Supplied records:
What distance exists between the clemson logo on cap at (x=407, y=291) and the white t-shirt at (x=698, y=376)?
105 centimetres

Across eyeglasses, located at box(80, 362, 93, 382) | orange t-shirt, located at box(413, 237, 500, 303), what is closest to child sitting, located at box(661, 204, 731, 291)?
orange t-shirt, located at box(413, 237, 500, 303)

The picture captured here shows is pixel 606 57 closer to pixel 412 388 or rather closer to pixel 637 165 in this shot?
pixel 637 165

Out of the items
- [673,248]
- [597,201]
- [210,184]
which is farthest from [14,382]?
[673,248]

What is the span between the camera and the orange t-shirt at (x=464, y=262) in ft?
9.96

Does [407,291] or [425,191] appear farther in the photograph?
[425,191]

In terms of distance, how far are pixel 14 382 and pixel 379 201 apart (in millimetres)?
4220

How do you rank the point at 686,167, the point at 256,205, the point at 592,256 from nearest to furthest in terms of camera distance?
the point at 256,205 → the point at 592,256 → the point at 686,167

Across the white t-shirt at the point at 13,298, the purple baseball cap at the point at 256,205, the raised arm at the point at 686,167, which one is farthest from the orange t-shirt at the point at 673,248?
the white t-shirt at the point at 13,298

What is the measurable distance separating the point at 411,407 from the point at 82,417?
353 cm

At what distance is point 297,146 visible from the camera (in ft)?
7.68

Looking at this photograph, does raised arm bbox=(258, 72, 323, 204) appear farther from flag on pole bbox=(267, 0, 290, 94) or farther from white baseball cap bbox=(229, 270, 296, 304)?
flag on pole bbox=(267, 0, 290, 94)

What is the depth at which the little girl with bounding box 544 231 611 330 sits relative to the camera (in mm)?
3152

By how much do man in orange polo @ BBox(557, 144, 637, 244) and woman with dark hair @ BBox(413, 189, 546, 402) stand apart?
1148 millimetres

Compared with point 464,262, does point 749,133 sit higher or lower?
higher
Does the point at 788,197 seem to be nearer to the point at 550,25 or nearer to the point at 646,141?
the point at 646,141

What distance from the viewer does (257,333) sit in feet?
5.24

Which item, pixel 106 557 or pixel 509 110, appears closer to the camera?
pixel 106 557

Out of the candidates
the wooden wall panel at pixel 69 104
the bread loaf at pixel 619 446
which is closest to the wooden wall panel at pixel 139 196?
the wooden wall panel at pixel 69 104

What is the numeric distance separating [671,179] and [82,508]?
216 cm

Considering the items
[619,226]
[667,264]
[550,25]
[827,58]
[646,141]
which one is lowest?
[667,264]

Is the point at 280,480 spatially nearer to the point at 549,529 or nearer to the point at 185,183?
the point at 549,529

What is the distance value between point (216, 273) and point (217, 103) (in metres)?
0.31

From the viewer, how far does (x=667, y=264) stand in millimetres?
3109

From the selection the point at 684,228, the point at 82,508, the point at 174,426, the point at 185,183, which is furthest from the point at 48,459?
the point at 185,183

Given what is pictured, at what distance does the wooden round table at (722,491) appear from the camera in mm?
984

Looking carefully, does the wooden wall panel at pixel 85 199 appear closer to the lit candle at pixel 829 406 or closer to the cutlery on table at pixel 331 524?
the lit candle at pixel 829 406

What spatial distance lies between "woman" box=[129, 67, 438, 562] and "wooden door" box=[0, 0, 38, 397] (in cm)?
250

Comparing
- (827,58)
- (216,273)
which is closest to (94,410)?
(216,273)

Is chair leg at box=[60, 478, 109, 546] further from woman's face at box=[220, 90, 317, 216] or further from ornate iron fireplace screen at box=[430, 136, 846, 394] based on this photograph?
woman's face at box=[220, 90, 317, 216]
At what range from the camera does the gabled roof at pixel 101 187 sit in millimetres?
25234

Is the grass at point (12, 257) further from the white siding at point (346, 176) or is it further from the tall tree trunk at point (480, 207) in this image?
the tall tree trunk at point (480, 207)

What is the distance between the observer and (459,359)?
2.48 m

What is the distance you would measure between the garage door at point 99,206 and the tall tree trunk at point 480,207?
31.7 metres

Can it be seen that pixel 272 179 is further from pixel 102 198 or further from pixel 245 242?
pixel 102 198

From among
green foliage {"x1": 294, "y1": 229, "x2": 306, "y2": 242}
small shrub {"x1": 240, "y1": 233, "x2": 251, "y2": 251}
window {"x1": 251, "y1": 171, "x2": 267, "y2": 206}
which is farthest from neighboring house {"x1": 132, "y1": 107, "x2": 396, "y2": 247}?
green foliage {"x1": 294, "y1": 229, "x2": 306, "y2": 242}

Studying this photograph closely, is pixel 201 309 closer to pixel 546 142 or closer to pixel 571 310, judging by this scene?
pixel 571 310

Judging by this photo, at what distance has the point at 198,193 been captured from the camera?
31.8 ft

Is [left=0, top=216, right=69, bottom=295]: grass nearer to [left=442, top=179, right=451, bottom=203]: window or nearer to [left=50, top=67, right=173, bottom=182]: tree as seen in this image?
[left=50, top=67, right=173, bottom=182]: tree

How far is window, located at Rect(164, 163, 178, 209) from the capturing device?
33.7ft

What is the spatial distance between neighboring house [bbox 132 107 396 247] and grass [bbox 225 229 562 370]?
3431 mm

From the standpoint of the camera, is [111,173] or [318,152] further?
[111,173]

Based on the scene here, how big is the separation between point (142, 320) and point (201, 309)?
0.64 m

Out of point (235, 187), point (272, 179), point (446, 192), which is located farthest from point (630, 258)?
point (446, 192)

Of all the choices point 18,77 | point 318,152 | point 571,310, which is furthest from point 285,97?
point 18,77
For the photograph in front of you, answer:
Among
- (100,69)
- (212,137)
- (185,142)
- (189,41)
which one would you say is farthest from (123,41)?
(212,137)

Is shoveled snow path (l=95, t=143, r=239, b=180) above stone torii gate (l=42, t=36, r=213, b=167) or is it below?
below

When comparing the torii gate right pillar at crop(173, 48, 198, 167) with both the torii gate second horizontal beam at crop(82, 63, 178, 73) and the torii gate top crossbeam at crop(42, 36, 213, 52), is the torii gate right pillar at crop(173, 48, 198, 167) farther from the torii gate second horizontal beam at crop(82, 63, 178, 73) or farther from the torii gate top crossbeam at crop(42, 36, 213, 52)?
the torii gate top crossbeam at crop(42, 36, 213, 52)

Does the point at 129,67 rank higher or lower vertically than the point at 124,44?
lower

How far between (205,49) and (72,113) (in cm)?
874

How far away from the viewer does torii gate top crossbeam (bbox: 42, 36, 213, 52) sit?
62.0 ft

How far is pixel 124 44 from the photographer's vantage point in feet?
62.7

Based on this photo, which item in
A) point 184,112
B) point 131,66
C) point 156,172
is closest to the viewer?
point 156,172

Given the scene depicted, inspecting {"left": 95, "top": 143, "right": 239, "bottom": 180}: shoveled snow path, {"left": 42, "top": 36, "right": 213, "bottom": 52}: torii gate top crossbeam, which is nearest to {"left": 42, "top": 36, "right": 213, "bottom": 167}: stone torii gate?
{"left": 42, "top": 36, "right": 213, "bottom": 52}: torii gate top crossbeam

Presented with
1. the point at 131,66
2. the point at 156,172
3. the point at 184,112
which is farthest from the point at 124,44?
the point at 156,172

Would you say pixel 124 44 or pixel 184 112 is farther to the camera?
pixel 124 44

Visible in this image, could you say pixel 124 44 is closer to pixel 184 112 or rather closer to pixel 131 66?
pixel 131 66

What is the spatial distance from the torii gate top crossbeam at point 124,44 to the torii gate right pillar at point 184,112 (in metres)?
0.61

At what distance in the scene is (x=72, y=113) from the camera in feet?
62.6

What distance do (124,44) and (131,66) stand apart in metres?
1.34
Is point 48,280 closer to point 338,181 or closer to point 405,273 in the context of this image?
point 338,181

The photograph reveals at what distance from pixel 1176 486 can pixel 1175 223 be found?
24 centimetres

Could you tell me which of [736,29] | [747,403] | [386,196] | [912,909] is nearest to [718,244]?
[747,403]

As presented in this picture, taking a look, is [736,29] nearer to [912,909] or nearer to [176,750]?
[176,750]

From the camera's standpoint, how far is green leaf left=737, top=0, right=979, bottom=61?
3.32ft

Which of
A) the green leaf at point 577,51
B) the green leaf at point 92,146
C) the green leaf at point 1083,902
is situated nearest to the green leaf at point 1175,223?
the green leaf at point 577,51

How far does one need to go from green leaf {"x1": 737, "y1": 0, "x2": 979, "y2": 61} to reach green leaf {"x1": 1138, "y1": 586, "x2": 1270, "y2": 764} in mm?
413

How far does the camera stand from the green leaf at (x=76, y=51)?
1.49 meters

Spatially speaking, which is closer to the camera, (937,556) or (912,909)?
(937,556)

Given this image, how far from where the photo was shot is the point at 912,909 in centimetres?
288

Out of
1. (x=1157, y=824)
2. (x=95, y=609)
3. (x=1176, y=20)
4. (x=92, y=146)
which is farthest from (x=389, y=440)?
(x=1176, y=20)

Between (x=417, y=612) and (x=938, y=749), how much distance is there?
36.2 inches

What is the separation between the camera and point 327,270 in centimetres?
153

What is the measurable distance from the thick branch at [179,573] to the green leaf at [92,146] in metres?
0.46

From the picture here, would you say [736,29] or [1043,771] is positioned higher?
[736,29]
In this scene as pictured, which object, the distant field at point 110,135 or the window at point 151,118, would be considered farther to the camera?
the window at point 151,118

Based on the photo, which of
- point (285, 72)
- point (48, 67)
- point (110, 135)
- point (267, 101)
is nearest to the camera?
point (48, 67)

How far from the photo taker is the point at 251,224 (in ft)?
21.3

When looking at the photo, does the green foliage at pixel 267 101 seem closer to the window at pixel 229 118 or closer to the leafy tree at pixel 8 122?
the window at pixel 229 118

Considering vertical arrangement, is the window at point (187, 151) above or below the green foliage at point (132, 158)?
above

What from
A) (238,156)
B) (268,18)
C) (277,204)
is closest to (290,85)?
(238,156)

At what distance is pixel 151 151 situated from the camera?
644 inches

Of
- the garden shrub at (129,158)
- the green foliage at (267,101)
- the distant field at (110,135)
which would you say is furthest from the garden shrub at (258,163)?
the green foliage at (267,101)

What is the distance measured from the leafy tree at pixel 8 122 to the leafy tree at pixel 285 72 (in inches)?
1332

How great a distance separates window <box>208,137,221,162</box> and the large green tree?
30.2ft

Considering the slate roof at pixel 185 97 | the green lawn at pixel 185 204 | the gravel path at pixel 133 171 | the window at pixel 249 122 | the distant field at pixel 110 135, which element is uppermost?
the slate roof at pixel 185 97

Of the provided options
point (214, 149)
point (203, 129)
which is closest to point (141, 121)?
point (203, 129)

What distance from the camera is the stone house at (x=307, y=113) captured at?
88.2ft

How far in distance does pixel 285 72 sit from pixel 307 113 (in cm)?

Work instructions:
Repeat the line containing "What is the distance measured" and all subsequent lines through the final line of the data, exactly and with no others.

Solution to this task:
What is the distance measured from the leafy tree at pixel 8 122 to the leafy tree at pixel 285 72 (in inches)?
1332

How great a distance separates window <box>208,137,221,162</box> and the large green tree?
30.2ft

Considering the slate roof at pixel 185 97 | the green lawn at pixel 185 204 | the gravel path at pixel 133 171 | the window at pixel 249 122 | the distant field at pixel 110 135, which element is uppermost?
the slate roof at pixel 185 97

Of the provided options
point (214, 149)
point (203, 129)
which is closest to point (141, 121)?
point (203, 129)

What distance from the camera is the stone house at (x=307, y=113) captured at?
88.2ft

How far in distance does pixel 285 72 sit from pixel 307 113 (in cm)?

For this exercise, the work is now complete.